### Activity list
- 1) In the opinion piece on releasing Mulan through Chinese streaming services, how much revenue did the China box office take in during the 2020 Spring Festival period?
- 2) Carry on the opinion piece about releasing Mulan through Chinese streaming services, starting right after its final line.

### Quoted passage

Why Disney Should Release ‘Mulan’ on Chinese Streaming-on-Demand and Give Its Box-Office Cut to Cinemas as a Coronavirus Relief Fund – Opinion

Trades and Analysts Have Been Proclaiming How Mulan‘s Success Rides on Its Performance at the China Box-Office, While Overlooking the Key Factor in How Much Disney Will Actually Take From the Ticket Receipts and How it will Effect the Overall Bottom Line.

The Key to Mulan‘s Success in China Resides in How Much it Will Drive Traffic to Shanghai Disneyland, and Generate in Licensing and Merchandise Down the Road. Same as Star Wars in China.

This is Why Disney China Should Release Mulan Across All Major Streaming Platforms; Tencent Video, iQiyi, Youku, Bilibili, MangoTV, and even ByteDance’s Xigua Video and Douyin, as Streaming-on-Demand. Providing Its Box-Office Receipts to Aid Cinemas in a “Coronavirus Recovery Relief Fund”.

By Ryan Carroll, Managing Editor

March, 2019.


From January 25th, the start of the Chinese New Year Spring Festival celebration, to the end of February the China Box-Office lost an estimated $2.5BnUSD in ticket sales alone.

This revenue loss for the cinema industry in China does not take into account; lost concessions (more on that later), merchandising (a growing segment in China), online ticketing app fees (over 90% of all movie ticket are bought via mobile apps), and other related movie-going expensive. And, even non-movie-going expenses like eating out, taking the metro, or taxi / ride-sharing service, are unknown.

To have a little understanding that the shutdown of the COVID-19 coronavirus had on China, a little economic comparison that most people can relate to is in order:

The China Box-Office in the 20 days from the beginning of the Chinese New Year Spring Festival produced $3.9MM in revenue, compared to $1.52Bn over the same timeframe in 2019.

Spring Festival 2019 – $1,520,000,000

Spring Festival 2020 – $3,900,000

As I normally abbreviate my millions and billions of dollars, I wanted to write it out as the visualization of this number is staggeringly more obvious.

Cinemas Selling Concessions Online, Under Cutting China’s eCommerce & New Retail Prices

With absolutely no revenue coming in for over a month and no sign of when the Beijing government will allow not cinema chains to reopen anytime soon. They have issued guidelines to the movie theaters on seating arrangements, but it was later reported that these guidelines were just for future implementation.

That every other seat and every other row shall remain empty, patrons will be required to keep their face masks on for the duration of the movie, and after every screening the entire screening room will be disinfected.

Future guideline for movie theater safety as COVID-19 restriction begin to be lifted.

### Available data
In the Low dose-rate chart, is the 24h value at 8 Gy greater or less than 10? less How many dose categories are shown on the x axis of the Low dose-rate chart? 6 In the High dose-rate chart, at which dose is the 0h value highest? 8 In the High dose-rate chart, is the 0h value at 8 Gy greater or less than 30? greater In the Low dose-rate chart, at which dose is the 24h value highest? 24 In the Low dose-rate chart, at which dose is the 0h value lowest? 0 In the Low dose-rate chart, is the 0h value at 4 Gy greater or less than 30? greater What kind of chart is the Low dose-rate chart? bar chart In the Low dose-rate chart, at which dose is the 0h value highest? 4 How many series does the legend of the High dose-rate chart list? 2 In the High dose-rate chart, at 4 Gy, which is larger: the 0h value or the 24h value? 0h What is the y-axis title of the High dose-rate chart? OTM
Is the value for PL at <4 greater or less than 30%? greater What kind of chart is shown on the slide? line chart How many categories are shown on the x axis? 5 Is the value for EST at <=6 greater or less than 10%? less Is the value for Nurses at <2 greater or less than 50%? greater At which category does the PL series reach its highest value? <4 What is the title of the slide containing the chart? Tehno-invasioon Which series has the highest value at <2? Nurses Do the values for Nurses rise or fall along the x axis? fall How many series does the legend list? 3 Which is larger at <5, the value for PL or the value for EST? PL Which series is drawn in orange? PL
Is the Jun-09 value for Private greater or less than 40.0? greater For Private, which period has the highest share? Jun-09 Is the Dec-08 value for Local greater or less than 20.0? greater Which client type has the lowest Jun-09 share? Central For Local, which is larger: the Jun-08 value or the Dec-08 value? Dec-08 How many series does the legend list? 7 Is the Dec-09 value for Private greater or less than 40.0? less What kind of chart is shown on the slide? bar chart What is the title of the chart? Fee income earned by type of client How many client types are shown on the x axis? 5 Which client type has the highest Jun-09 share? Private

### Numbered answers
- 1) $3,900,000

- 2)
With revenue not in sight and overstocked concession inventory, movie theater chains from the smallest to the biggest in the country, Wanda Cinema. Are selling snacks and bottles of water online at discounted prices.

Selling inventory with free delivery at competitive or better prices than Alibaba’s popular New Retail store HEMA. With one cinema was selling Evian that is even beating out the retail price.

But, with concession sales like this, at discount prices and free delivery, every cinema chain is still going to be ‘in the red’ for Q1 of 2020. With some smaller cinemas, and even smaller cinema chains potentially going out of business if they are not bailed out by the government and film bureau.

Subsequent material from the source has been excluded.